Friday 19 April 2013

Courtauld Community Choir returns

Following on from the success of the Courtauld Community Choir's performance at one of the Courtauld Gallery Lates during the Peter Lely exhibition (see my article) the suggestion arose to organise another event during one of the evening events for the Picasso exhibition, Becoming Picasso: Paris 1901 (which runs until the 27 May 2013). Both singers and staff seemed to be enthusiastic, but quite what the choir should sing took longer to settle. Finally we assembled at 5pm on Thursday 17 April 2013 to rehearse Poulenc's Salve Regina for performance at 7pm in the gallery that evening. Arrangements for the choir's performance had become more complex owing to the great success of the Piccasso exhibition, so that all on-line tickets for the evening event had sold out before Easter and Courtauld Gallery staff were expecting a full house for our performance.


We met in a seminar room, smaller but more convenable that the lecture theatre we had met in for the November performance. There was a choir of 14, with two basses, two tenors, four altos and six sopranos, a mixture of Courtauld staff and singing friends, a mixture of familiar faces and new faces with people realising that they knew each other from another circumstance.

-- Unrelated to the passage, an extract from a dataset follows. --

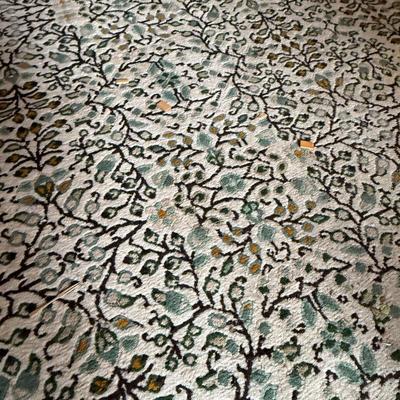 Tunisian Floor Rug Large Handwoven Wool High Quality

Again we were conducted by Joseph Timmons, who started off by telling us that we had a lot of time to rehearse the piece, but a lot of work to do.

Indeed, it felt very different singing Poulenc's 1941 motet to the John Blow which we had performed before, but Joe kept a calm manner, seemingly with no worries and gave us much encouragement and enthusiasm. As a conductor, Joe is apt to come out with memorable phrases such as 'Imagine you hate me', or 'Go to where the heat is'. Poulenc's piece has its tricky corners and we needed all of our 80 minutes rehearsal to get things together. As we left, Joe stayed behind to rehearse his own performance of Reynaldo Hahn songs with  guitar accompaniment.

Security logistics meant that we had to be escorted round by a member of staff, and logistics necessitated leaving big bags in the seminar room (and consequently being escorted back after the performance). As anyone who knows the Courtauld Gallery and Institute, this of course involved a remarkable number of steps!

Our performance too place in one of the first floor rooms, to allow sufficient space for audience and choir. We sang in front of a large Guardi with a clutch of Tintoretto sketches nearby, but also an assemblage of large and rather serious 18th century men frowning down at us for singing music which was not only French, but verging on the frivolous and Roman Catholic to boot. Though one of my fellow singers thought that perhaps the 18th century gentlemen might have secretly enjoyed the performance.

We did indeed have a big, and enthusiastic audience. Inevitably the performance was not without incident but went off well and was very warmly received. Afterwards a number of people commented that it had been quite a short piece, and that we should have sung it twice. One unplanned for event was vibrations from the soprano's high notes setting of the alarms in the room - an inevitable problem when singing amidst a collection of such fine old pictures.